Bunny Munro is not in a good way. 'I am damned' he thinks in the opening sentence of the book and he very much is. Swigging miniatures in a hotel room as he talks to his depressive wife on the phone he cuts a pretty sad figure, even more so when it becomes clear that whilst he claims to be miles away and thus incapable of getting home to her he is actually in the same town and entertaining a prostitute in his room. It is a rude awakening the following day when he finally makes it home only to discover that his wife has committed suicide. Now with full responsibility for his son, Bunny Jr, he decides to do what he does best which is get on the road and sell, for Bunny is a salesman of beauty products.

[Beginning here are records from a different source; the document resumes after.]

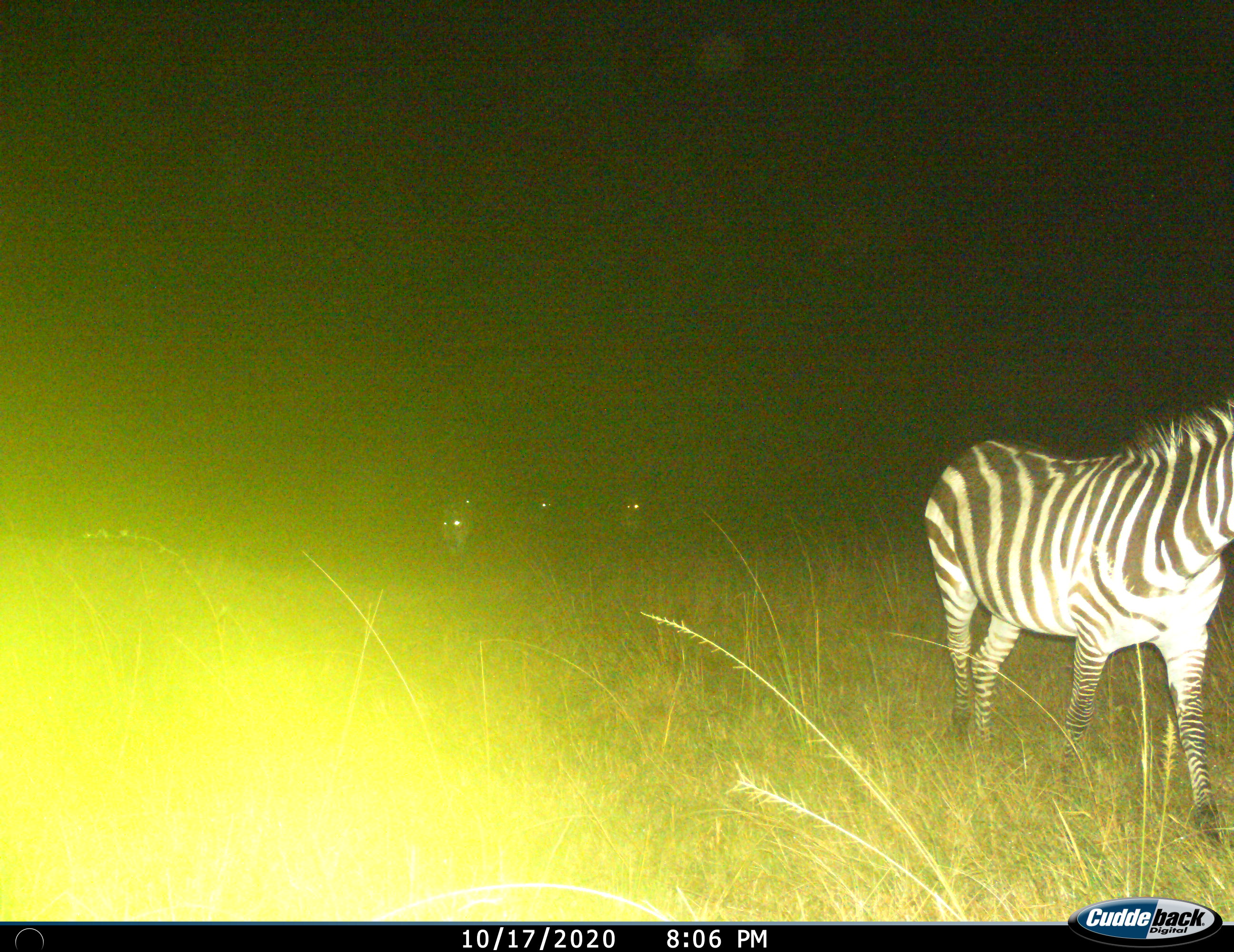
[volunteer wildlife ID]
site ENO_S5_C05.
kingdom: Animalia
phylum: Chordata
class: Mammalia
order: Perissodactyla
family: Equidae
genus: Equus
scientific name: Equus quagga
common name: plains zebra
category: zebraplains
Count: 5.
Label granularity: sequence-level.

'I learned the trade with my old man, out on the streets, you know, the front line ...He had a gift my old man, the talent, and he taught me the art - how to be a people person. That's what we are doing, Bunny Boy. You may not be able to see it right now, but I am handing down the talent to you.'

The talent isn't about selling the various creams and lotions though, it's about selling 'the dream', and when pressed by his son to reveal what the dream is he has to come clean and admit that it's 'me'. This book and indeed the rest of this review might be best avoided if you balk at the idea of reading the exploits of a renowned pussy-hound. The opening section of the book is entitled Cocksman and Bunny's talents seem to extend into this area too. The regularity of his copulation, particularly once he's on the road, means that at times this reads like the fiction equivalent of those 'Confessions...' films starring Robin Askwith. Don't worry though, this is Nick Cave and the tone is much darker than those sex-comedies. The combination of alcohol and grief makes Bunny a pretty unreliable narrator and the book gets stronger and stronger as it veers away from the vaginal obsessions of Bunny (Avril Lavigne and Kylie Minogue both feature prominently and receive apologies in the acknowledgements section) and into a hallucinatory and genuinely disturbing journey into a dark heart.

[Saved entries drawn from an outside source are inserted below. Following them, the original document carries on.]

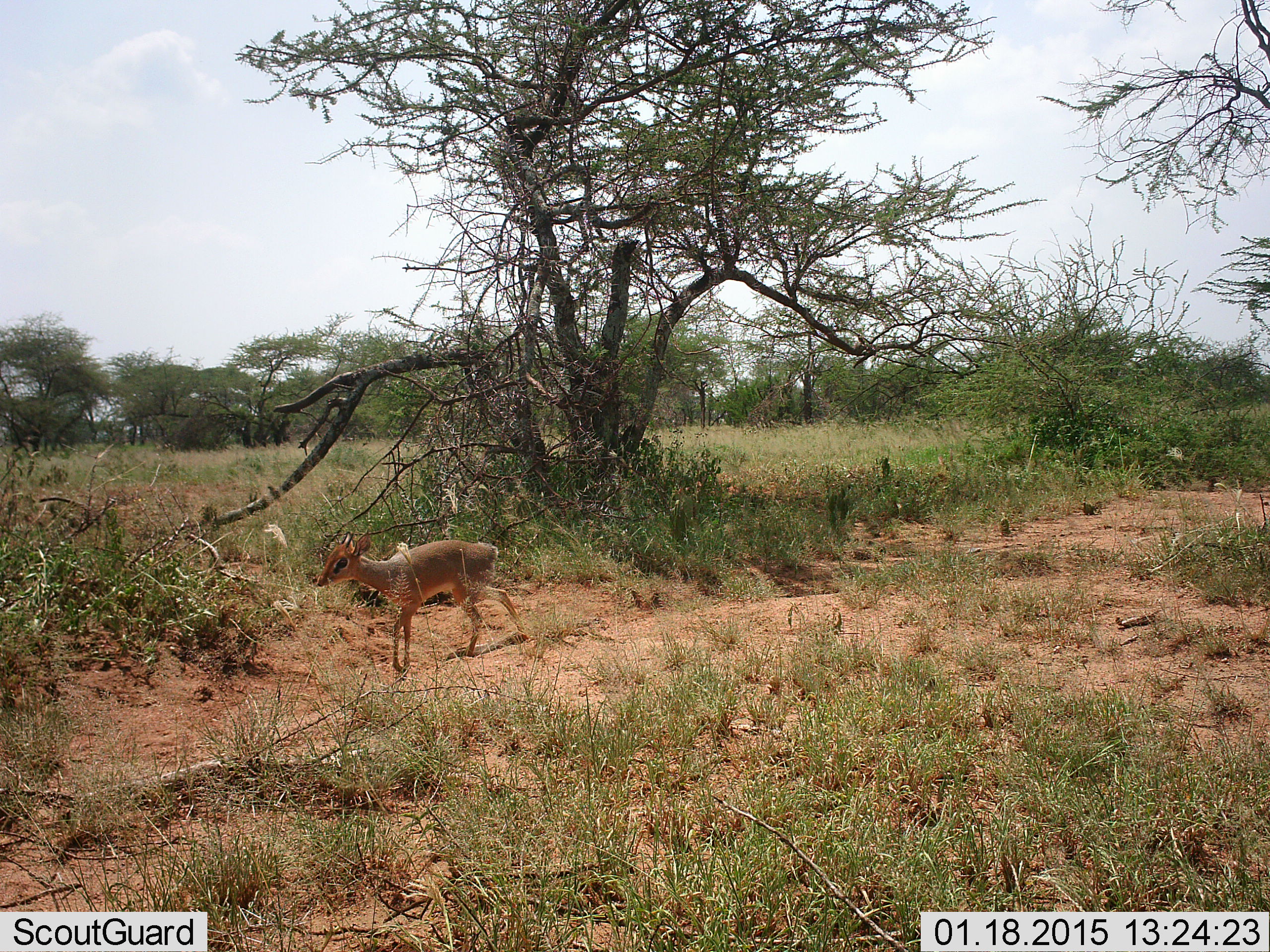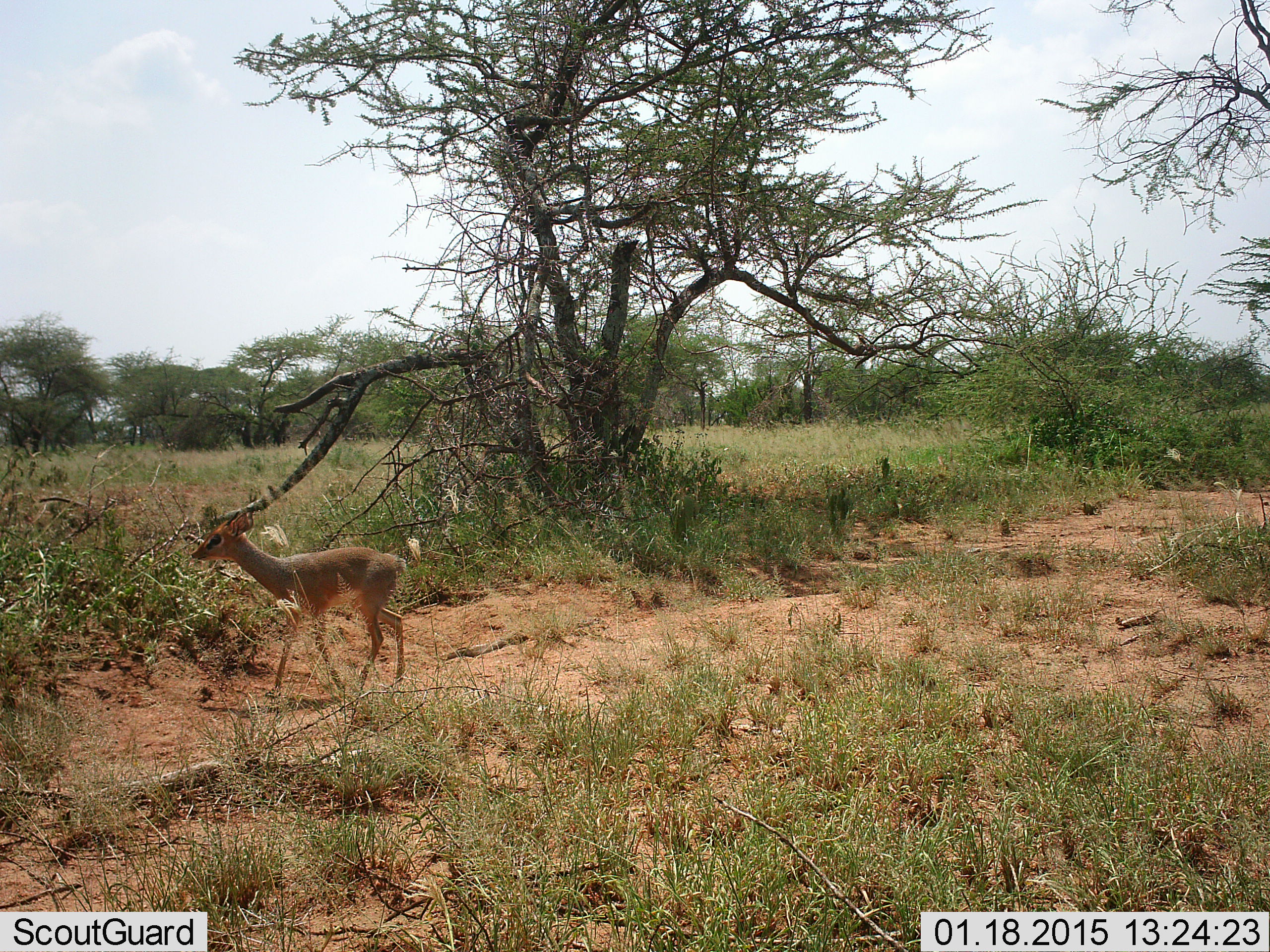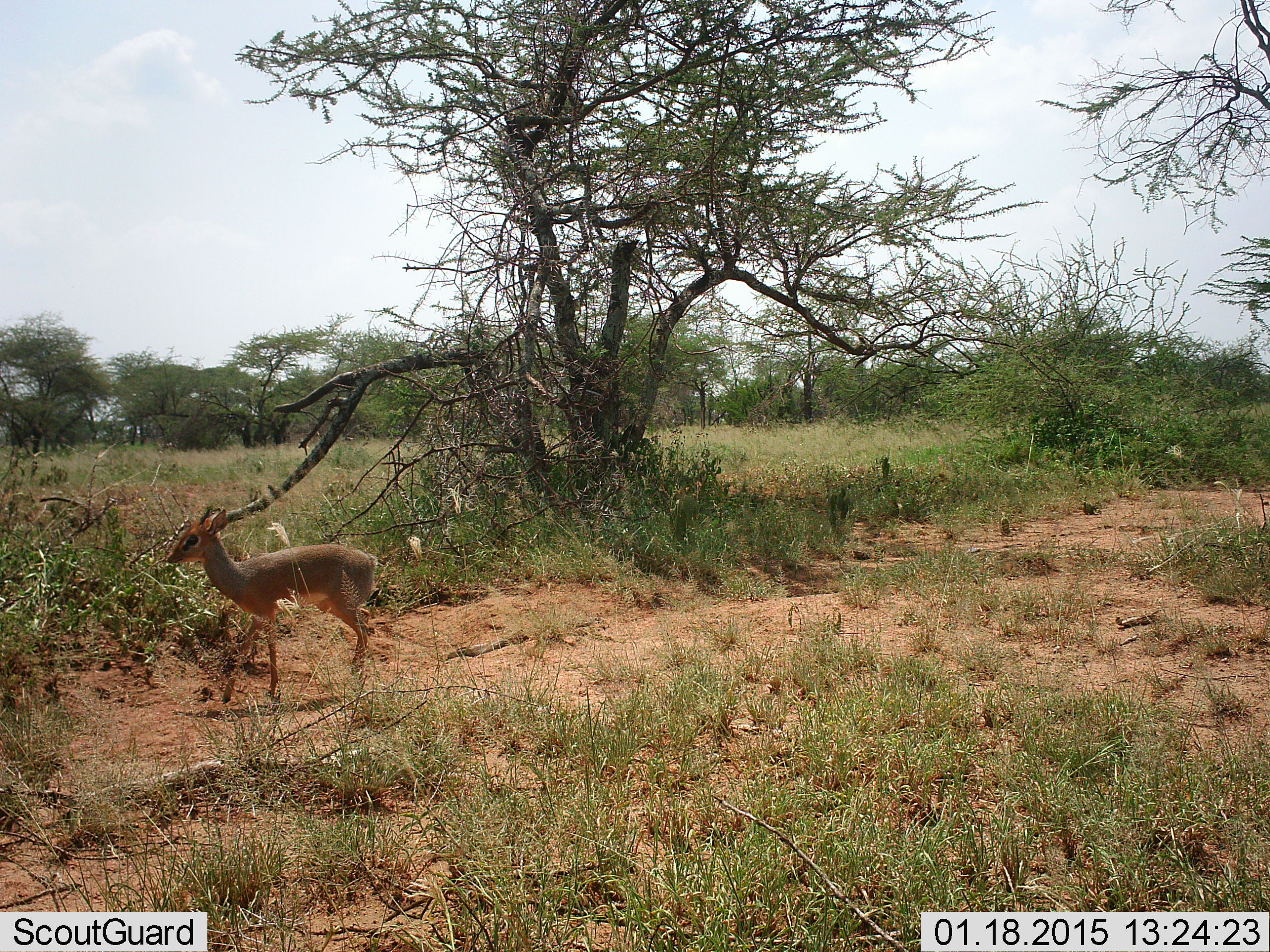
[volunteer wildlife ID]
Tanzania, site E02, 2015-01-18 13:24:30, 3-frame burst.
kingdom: Animalia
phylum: Chordata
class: Mammalia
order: Artiodactyla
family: Bovidae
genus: Madoqua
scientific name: Madoqua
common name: dikdik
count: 1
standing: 10%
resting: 0%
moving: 90%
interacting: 0%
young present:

Bunny Jr initially feels like a bit of a cipher; a smart kid who carries around his encyclopaedia, working his way through to enlightenment; but his love for and devotion to his father is genuinely touching. In spite of how badly he is neglected he cannot get angry or help himself admiring this man who continues to amaze him with his achievements (like putting an entire sausage in his mouth at breakfast - awe-inspiring). There is a website to promote the book which includes footage of Cave himself reading passages and they give you an even better idea of the tone. It's rude, lewd and you might even be able to see his actual tongue in his cheek. For the first half or so this is entertaining but was beginning to get a bit ho-hum, the slightly more adventurous final third makes a big difference, edging it into far more interesting territory.